Services rendered by a musician or entertainer under a contract with a purchaser of the services, for a specific engagement or engagements when such musician or entertainer performs no other duties for the purchaser and is not regularly and continuously employed by the purchaser. 

 

            This contention is incorrect.  The dancers at Foxes, including the claimant, do perform regularly and continuously for the same employer.  This does not involve one specific or even a specific series of engagements; the contract contemplates an ongoing relationship, unlike that with a band or other entertainer who performs at a certain site and then moves on.  Furthermore, the customer is the client of the club first and foremost, and comes there to be entertained.   The claimant was there to provide just that kind of service on an ongoing basis for the customers of Foxes, not just for her own benefit, but for the benefit of Foxes' business.  More than just an engagement, or even a limited series of engagements was contemplated.    

            After consideration of the Proposed Decision and Order and the Petition for Review filed thereto, the Department's Response to Petition for Review, and a careful review of the entire record before us, we are persuaded that the Proposed Decision and Order is supported by the preponderance of the evidence and is correct as a matter of law.

 

FINDINGS OF FACT

 

1.         On June 21, 2004 , the Department of Labor and Industries received an application for benefits from the claimant, Beth A. Stracener, in which she alleged that an industrial injury occurred on June 8, 2004 , during the course of her employment with Foxes.  On June 25, 2004 , the Department issued an order in which it allowed the claim.  On June 30, 2004 , the Department received the employer's protest to the June 25, 2004 order, and it was held in abeyance.  On December 13, 2004 , the Department issued an order in which it affirmed its June 25, 2004 order.  On February 14, 2005 , the Department received the employer's protest to the December 13, 2004 order, and it was held in abeyance.  On March 18, 2005 , the Department issued an order in which it affirmed its June 25, 2004 and December 13, 2004 orders.  On May 16, 2005 , the Board received the employer's Notice of Appeal from the March 18, 2005 order, and it was assigned Docket No. 05 14952. [5]

 


2.         On June 7, 2004 , Foxes and Beth A. Stracener entered into a contract, a Performance Lease, which contemplated that the claimant dance at Foxes with payments being made to Foxes on a per shift basis for use of the space she occupied to dance.  She was to arrange her shifts with the other dancers, maximize her efforts to provide entertainment for the shifts she worked both on stage to provide dances for individual customers to the benefit of Foxes as well as her own and the customers'.  Foxes is an establishment which holds itself out as a provider of adult entertainment.

------------

- [Instructions]:
a – In the decision about the Foxes dancer's claim, on what date did the Department of Labor and Industries receive the claimant's application for benefits?
b – Continue the decision about the Foxes dancer's claim from its last sentence.
The material that comes next has no connection to the Foxes decision.

- [Available data]:

------------

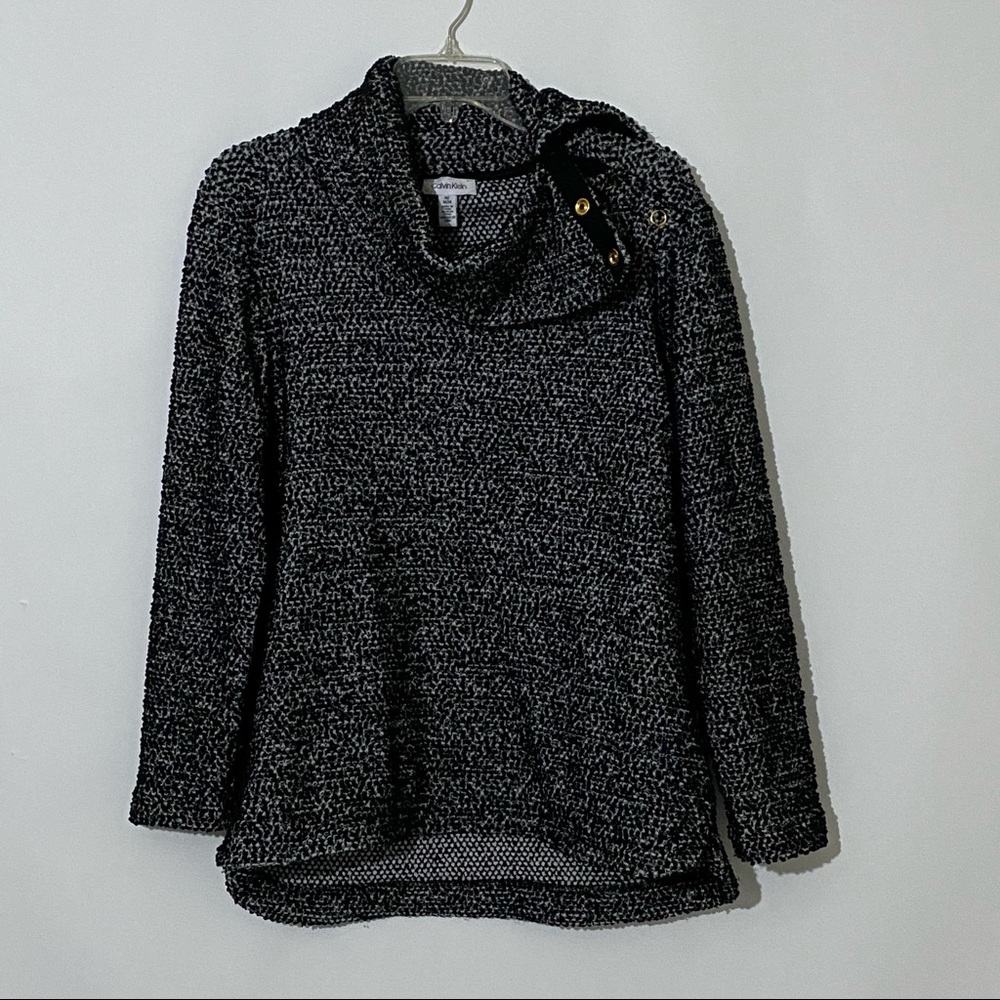 Calvin Klein cowl neck sweater long sleeve top snaps at collar Black Gray Size M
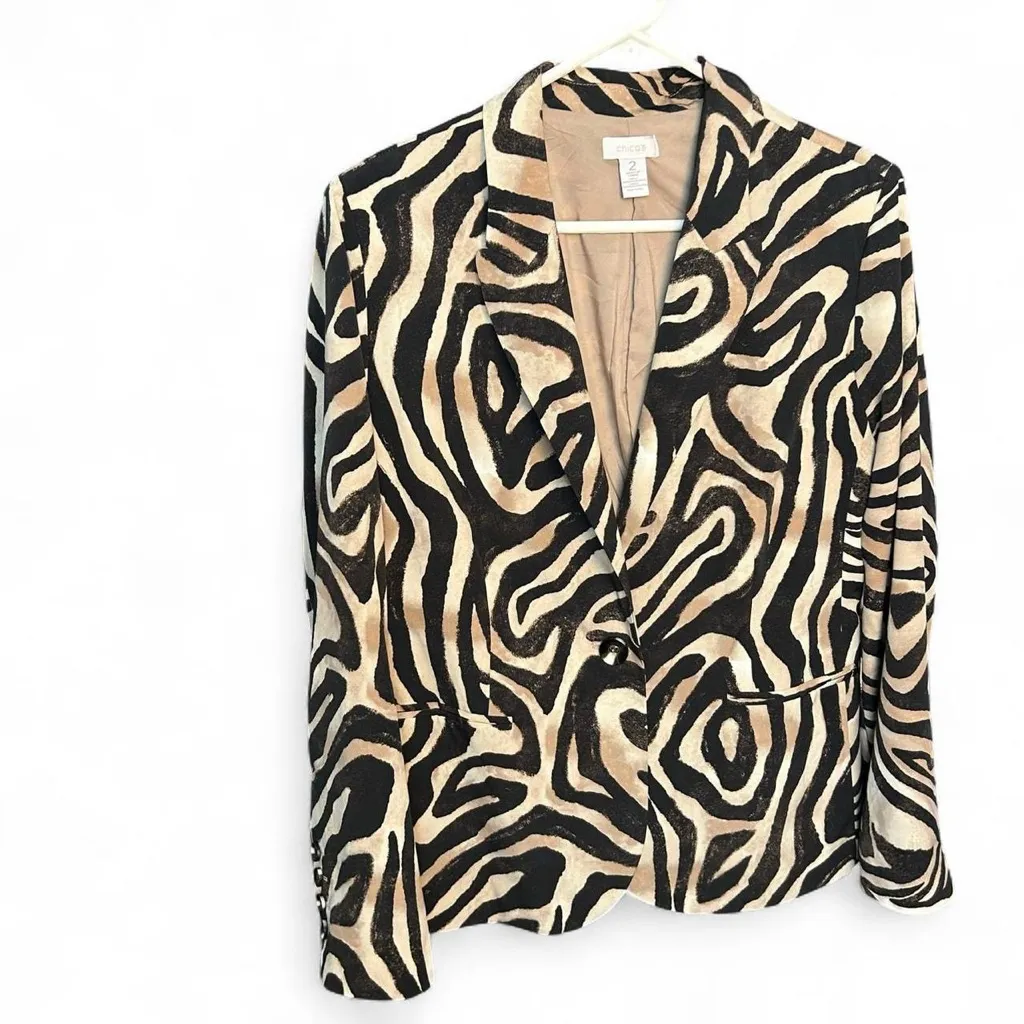 Chico’s Satin Zebra Blazer L / US 12 – Neutral Chic Statement Jacket - Image 2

------------

- [Answers for the tasks]:
a – June 21, 2004.

b –
 

3.         The essence of the Performance Lease was that Beth A. Stracener would provide personal labor, in the form of adult entertainment dancing and solicitation of customers for dances, for Foxes.  The only "equipment" provided by Ms. Stracener was her clothing or costume.

 

4.         Ms. Stracener's work as a dancer did not involve services for a specific engagement or engagements, and an ongoing relationship was contemplated.

 

5.         On June 8, 2004 , Ms. Stracener injured her right knee while dancing at Foxes. 

 

CONCLUSIONS OF LAW

 

1.         The Board of Industrial Insurance Appeals has jurisdiction over the parties to and the subject matter of this appeal.

 

2.         At the time of her June 8, 2004 right knee injury, Beth A. Stracener was a worker in the employment of Foxes, within the meaning of RCW 51.08.180, because the essence of the independent contract she entered into with Foxes was personal labor.

 

3.         Ms. Stracener was not excluded from mandatory coverage under the Industrial Insurance Act as a sole proprietor within the meaning of RCW 51.12.020(5).

 

4.         Ms. Stracener was not excluded from mandatory coverage under the Industrial Insurance Act as a musician or entertainer under a contract with a purchaser of the services for a specific engagement or engagements who is not regularly and continuously employed by the purchaser within the meaning of RCW 51.12.020(9). [6]

 


5.         The March 18, 2005 order of the Department of Labor and Industries is correct and is affirmed.

 

            It is so ORDERED.

 

            Dated this 29th day of August, 2006.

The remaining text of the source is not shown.